--- start of Data to process ---
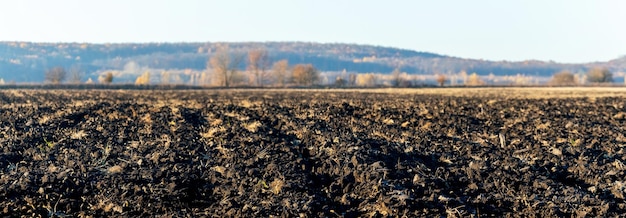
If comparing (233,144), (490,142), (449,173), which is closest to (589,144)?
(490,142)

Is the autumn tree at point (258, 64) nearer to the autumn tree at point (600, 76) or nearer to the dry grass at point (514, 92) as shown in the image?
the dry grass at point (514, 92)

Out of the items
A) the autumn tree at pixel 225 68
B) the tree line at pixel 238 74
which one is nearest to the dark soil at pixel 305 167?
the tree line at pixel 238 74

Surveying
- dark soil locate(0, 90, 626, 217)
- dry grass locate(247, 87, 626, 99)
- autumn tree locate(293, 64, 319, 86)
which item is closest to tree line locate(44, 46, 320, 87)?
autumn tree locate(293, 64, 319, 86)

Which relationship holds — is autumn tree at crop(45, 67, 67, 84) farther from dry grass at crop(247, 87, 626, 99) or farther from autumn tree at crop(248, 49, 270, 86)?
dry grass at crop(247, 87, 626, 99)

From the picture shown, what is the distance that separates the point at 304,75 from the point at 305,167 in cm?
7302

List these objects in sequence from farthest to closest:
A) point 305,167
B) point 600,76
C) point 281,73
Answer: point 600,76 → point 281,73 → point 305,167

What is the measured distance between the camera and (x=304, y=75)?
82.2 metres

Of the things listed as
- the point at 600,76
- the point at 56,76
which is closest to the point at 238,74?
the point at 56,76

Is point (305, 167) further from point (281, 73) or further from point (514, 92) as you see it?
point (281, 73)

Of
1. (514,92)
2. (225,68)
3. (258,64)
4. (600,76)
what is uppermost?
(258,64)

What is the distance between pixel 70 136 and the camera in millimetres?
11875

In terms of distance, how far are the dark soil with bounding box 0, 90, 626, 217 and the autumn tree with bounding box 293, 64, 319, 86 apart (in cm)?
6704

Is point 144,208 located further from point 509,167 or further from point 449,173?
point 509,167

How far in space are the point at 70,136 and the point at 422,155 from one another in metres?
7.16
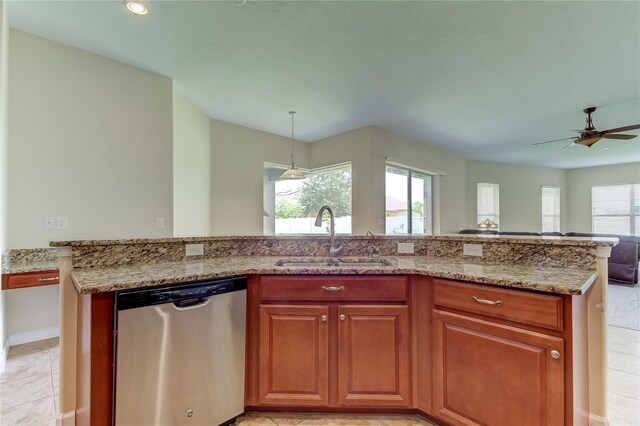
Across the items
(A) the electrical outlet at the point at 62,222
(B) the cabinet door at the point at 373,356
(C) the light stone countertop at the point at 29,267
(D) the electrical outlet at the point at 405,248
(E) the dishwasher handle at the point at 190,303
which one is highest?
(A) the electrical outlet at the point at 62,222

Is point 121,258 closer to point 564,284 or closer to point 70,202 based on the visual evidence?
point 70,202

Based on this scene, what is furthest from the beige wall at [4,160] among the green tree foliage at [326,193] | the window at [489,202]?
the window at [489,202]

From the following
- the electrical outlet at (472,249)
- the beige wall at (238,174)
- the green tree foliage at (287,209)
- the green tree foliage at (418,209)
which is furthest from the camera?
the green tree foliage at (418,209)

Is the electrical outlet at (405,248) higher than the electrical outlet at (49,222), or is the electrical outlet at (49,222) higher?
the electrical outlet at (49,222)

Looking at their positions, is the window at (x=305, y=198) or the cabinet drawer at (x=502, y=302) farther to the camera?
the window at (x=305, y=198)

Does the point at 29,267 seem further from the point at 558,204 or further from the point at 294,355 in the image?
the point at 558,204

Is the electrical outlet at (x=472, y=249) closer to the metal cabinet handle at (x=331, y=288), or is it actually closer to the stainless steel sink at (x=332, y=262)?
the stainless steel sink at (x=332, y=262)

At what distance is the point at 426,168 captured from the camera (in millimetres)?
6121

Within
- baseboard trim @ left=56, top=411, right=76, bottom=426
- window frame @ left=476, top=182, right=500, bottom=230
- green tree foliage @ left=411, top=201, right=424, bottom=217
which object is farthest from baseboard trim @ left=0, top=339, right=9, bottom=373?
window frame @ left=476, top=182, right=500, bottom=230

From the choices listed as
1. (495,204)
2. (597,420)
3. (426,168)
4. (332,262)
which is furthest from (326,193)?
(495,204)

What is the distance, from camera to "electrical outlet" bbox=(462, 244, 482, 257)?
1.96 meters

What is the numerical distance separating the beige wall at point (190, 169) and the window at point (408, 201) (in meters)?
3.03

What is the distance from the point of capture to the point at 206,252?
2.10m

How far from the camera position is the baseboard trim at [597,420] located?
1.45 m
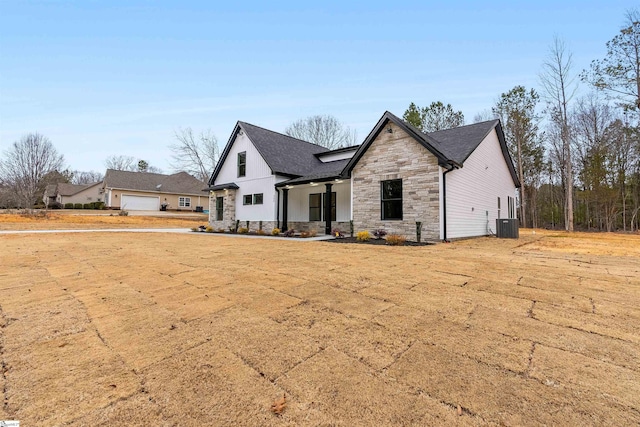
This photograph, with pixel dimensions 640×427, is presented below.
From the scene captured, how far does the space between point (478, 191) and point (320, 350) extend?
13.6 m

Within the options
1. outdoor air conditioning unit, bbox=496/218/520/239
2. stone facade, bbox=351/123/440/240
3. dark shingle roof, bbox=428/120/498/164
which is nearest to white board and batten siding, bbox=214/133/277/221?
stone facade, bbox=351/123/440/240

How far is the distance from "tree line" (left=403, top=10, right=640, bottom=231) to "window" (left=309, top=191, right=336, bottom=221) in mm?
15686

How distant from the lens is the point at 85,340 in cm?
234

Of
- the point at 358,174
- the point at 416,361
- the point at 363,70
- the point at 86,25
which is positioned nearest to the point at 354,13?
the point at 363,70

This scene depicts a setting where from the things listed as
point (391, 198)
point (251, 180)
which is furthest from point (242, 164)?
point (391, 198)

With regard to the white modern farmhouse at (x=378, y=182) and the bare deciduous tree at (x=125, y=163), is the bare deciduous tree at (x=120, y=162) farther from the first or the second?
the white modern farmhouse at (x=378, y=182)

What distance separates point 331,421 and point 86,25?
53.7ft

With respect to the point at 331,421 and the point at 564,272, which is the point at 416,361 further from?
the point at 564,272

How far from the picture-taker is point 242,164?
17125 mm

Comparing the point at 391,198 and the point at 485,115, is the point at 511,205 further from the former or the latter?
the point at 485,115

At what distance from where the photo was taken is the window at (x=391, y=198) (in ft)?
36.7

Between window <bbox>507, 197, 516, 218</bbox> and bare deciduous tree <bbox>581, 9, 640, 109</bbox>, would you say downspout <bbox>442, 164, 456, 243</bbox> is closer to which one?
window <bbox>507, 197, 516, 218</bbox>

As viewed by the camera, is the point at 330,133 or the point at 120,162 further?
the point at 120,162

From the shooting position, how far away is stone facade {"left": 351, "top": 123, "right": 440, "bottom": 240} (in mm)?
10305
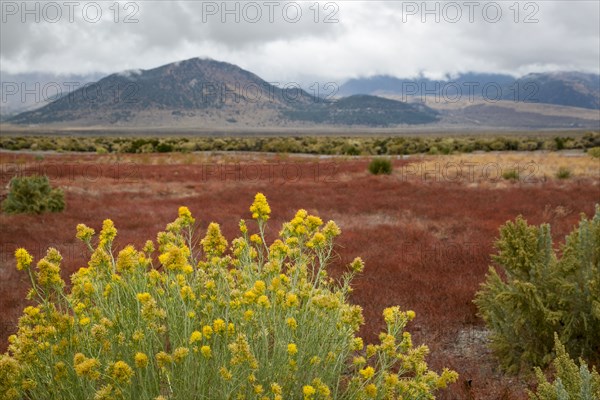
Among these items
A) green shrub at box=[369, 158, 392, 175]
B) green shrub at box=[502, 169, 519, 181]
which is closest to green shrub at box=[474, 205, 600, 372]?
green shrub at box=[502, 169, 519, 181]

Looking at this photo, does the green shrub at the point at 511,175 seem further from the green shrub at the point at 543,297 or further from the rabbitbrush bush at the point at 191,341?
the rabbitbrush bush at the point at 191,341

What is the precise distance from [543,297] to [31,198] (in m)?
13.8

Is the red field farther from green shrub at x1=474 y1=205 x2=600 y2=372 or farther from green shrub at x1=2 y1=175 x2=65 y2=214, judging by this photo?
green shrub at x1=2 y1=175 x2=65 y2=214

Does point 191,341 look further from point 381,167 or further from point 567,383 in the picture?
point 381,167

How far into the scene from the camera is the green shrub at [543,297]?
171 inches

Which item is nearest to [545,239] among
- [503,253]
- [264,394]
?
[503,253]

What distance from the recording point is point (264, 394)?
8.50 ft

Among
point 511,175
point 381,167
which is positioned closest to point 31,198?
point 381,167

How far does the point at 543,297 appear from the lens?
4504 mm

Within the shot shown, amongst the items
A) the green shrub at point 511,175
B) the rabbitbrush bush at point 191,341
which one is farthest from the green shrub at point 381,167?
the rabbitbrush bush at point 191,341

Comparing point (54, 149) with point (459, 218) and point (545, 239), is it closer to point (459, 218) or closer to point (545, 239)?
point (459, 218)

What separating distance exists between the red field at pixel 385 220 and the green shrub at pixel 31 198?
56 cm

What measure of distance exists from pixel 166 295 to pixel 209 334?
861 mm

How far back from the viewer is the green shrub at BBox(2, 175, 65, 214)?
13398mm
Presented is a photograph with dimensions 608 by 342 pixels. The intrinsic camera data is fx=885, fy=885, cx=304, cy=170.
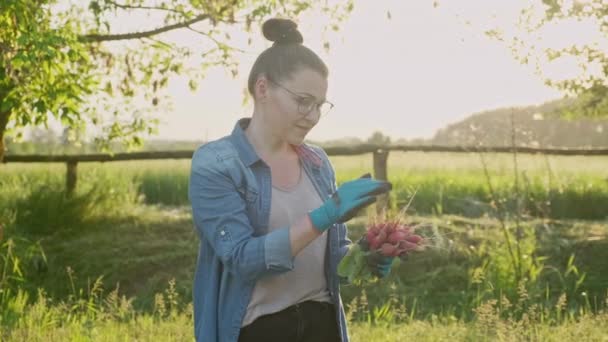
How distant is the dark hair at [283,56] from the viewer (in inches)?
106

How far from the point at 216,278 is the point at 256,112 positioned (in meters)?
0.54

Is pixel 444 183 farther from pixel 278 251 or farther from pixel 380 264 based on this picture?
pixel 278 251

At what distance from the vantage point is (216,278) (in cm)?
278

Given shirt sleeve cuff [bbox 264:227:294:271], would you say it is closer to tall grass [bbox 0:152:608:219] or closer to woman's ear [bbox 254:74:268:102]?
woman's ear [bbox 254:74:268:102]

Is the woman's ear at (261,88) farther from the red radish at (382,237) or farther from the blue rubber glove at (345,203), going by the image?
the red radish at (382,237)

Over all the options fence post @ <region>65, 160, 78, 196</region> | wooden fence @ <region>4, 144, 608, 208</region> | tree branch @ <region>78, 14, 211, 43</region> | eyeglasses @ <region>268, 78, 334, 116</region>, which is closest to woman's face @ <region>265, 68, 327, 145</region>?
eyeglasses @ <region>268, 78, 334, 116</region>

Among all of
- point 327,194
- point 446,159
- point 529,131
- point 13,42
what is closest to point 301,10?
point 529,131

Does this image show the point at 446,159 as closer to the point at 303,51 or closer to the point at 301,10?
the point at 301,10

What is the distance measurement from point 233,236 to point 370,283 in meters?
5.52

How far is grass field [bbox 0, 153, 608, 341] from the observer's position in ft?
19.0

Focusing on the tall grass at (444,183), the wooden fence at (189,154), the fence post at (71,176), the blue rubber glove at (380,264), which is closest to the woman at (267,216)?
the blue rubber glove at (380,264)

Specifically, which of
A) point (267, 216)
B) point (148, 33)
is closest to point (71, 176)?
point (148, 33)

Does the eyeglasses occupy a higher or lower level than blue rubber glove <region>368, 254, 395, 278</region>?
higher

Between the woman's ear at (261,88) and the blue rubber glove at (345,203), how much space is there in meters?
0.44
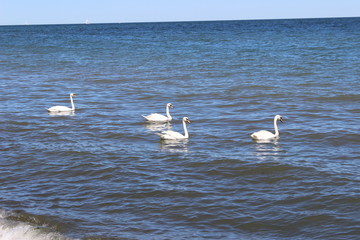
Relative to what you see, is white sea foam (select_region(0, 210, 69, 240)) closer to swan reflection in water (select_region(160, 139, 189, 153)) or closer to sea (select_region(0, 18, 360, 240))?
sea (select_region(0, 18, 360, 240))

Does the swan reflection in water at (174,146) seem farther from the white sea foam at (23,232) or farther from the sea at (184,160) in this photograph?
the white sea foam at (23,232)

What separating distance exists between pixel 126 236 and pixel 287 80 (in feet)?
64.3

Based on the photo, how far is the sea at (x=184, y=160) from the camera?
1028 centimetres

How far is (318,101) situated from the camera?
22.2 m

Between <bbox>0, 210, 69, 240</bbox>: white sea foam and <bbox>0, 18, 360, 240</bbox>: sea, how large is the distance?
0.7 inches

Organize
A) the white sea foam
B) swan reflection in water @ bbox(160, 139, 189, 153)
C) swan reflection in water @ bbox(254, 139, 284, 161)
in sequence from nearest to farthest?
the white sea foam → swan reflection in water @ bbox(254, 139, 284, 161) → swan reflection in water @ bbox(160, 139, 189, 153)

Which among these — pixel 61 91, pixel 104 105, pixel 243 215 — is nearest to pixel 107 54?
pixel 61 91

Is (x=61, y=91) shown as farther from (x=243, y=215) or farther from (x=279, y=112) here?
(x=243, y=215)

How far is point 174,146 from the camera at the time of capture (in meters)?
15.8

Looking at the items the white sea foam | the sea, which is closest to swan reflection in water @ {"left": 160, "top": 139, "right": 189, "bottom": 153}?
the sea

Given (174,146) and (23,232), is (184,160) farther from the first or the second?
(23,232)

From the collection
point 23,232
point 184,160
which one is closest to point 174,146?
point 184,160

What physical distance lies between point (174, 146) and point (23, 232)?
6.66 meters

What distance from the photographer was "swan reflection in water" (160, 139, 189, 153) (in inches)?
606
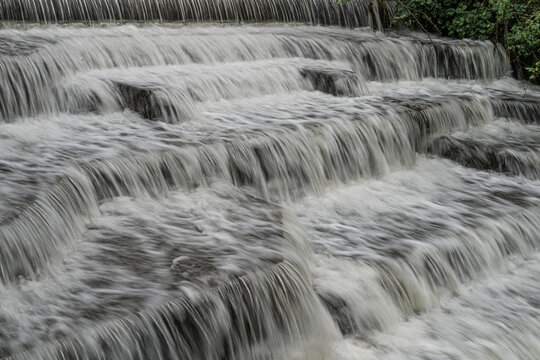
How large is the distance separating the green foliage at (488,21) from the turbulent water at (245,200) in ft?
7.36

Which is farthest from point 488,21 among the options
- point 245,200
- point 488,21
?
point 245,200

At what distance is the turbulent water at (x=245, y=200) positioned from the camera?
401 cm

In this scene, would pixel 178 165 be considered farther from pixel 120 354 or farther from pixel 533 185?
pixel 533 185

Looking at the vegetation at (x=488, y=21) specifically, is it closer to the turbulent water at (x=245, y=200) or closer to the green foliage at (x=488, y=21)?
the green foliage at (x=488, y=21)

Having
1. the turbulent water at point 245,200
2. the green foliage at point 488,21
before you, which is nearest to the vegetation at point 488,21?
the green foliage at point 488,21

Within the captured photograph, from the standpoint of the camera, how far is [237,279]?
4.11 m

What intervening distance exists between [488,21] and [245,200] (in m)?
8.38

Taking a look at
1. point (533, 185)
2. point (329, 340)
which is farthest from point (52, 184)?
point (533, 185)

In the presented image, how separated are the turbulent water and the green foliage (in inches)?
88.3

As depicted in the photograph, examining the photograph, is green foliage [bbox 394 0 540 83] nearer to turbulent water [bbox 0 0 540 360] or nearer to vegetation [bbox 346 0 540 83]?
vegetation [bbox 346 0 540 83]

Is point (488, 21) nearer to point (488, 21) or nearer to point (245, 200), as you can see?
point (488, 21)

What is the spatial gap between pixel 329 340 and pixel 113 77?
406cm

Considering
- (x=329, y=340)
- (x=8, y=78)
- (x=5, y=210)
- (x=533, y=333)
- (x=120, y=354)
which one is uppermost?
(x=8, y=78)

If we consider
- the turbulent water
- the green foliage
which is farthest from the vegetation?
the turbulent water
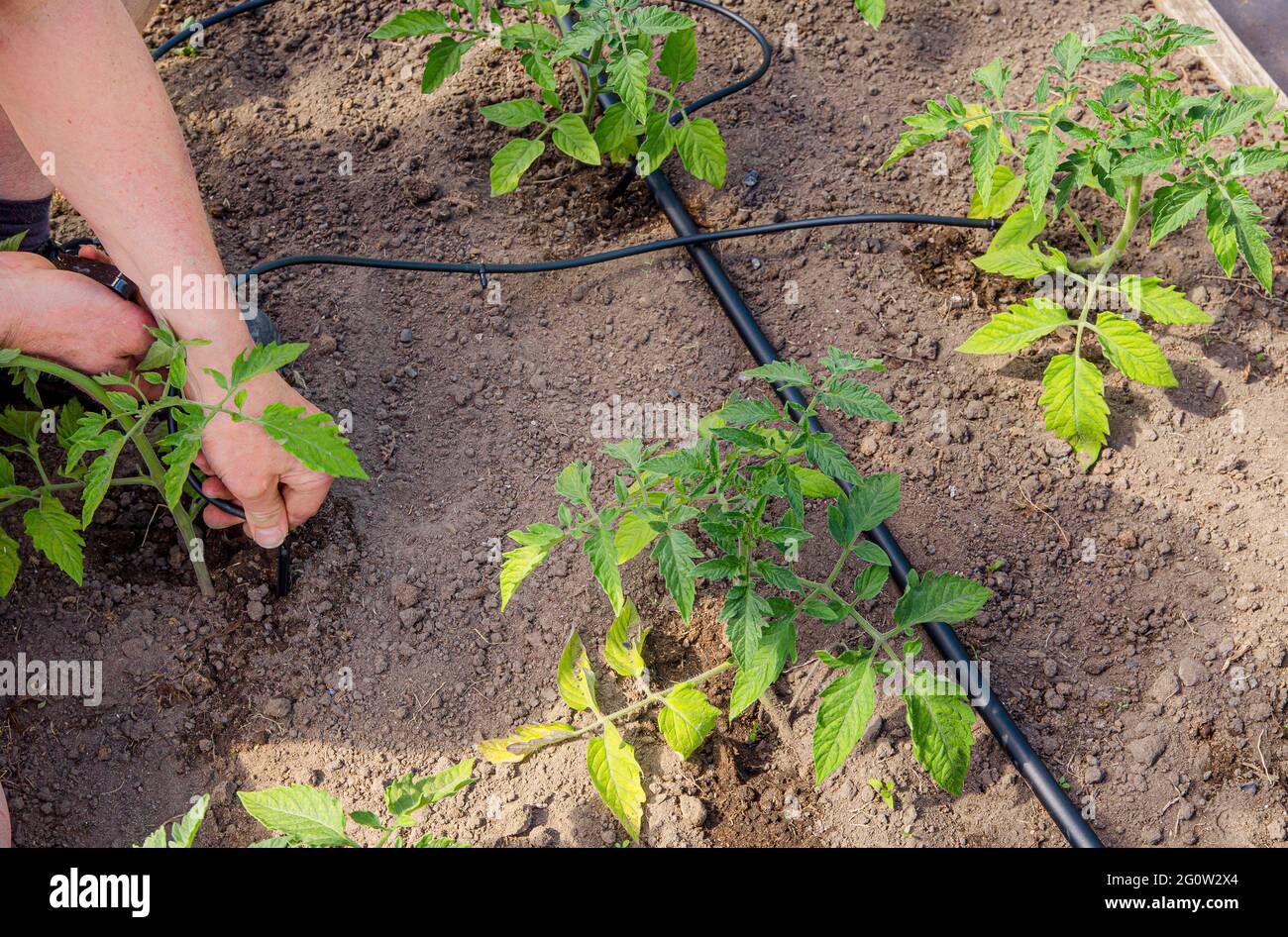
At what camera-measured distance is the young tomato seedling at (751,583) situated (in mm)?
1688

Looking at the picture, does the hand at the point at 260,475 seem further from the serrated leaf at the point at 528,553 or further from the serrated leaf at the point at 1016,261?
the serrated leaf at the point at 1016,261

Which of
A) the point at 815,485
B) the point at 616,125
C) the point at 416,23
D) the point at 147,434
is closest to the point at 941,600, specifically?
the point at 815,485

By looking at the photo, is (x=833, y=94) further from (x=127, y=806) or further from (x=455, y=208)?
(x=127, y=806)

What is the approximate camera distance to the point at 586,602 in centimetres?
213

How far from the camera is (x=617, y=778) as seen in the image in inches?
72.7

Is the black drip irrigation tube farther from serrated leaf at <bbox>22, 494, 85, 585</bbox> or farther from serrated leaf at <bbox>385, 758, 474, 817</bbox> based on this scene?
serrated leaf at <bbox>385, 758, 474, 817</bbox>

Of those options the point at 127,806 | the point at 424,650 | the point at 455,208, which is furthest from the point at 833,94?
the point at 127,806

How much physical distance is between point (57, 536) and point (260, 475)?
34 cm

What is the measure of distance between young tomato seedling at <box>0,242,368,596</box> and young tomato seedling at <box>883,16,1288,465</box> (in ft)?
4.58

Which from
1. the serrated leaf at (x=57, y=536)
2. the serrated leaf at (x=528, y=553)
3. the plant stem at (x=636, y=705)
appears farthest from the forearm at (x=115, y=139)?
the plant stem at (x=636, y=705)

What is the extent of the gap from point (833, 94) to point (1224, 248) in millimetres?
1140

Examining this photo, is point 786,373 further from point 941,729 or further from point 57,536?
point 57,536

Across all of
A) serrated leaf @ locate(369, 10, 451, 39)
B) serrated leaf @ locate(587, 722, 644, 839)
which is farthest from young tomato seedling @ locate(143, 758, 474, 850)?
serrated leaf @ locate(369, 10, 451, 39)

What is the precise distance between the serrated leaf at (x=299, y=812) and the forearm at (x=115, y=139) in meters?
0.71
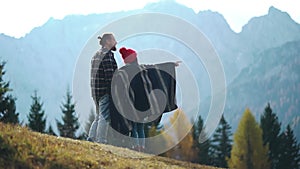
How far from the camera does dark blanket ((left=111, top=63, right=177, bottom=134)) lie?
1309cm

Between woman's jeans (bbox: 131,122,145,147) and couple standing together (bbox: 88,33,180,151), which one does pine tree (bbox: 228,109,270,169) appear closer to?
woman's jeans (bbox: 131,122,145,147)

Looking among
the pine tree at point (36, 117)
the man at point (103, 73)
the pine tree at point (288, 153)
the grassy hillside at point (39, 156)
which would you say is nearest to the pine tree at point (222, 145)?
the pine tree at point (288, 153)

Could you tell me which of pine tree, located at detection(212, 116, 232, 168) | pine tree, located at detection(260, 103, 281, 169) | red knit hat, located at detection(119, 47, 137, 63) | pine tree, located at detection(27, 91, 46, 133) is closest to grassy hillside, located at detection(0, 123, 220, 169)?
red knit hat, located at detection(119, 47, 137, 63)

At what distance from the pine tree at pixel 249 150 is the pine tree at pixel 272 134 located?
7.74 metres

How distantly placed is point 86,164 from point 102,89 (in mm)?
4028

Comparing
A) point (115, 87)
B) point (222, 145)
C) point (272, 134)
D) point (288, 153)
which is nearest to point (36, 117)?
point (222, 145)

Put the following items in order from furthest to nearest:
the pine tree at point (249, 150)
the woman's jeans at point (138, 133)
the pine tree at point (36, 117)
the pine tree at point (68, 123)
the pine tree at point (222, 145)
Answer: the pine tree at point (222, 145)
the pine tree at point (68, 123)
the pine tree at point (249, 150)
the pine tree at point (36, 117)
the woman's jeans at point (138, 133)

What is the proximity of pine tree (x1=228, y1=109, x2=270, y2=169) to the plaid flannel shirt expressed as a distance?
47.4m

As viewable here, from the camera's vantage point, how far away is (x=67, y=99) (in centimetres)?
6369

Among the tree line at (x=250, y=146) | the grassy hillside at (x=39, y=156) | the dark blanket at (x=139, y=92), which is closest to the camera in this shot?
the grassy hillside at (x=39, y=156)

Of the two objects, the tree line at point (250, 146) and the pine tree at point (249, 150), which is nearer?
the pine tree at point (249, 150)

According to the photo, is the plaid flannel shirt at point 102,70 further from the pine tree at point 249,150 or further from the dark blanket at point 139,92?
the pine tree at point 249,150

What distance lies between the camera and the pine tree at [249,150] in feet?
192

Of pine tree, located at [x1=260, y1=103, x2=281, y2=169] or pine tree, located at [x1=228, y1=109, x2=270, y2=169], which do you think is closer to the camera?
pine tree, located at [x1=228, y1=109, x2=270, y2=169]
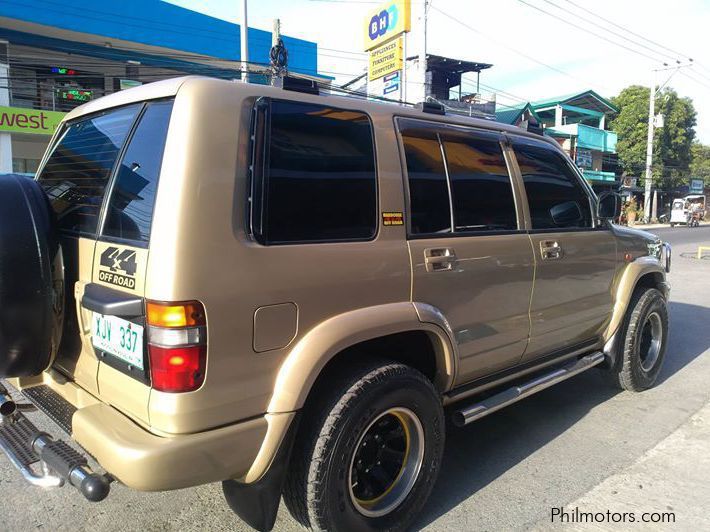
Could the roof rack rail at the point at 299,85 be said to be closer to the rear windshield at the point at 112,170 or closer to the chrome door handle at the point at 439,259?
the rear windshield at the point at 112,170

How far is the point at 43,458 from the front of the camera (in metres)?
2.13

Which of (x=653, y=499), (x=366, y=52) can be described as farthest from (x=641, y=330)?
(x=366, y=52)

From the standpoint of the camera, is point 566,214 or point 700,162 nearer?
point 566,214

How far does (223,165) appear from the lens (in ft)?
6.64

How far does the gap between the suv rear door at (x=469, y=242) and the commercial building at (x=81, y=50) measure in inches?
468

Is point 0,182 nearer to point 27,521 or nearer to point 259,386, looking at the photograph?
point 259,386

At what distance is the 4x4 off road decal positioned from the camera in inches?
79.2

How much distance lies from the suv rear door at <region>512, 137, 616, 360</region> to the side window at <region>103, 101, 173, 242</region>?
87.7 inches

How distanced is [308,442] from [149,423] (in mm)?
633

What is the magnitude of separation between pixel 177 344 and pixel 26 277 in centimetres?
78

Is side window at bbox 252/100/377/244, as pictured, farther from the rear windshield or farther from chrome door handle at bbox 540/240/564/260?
--- end of Data to process ---
■ Aim ■
Quote the lines of the listing above that run from the line with "At what distance is the 4x4" through its last line, both included, and nothing else.

■ Expected answer ■
At what distance is the 4x4 off road decal positioned from the camera in inches?
79.2

How much distance lies from the suv rear door at <region>512, 137, 616, 360</region> to the side window at <region>103, 101, 173, 242</region>?
87.7 inches

How distanced is [308,442] from [149,423] (in mm)?
633

What is the magnitude of separation between pixel 177 344 and pixel 26 277 in centimetres?
78

Is side window at bbox 252/100/377/244, as pictured, farther from the rear windshield or farther from chrome door handle at bbox 540/240/564/260?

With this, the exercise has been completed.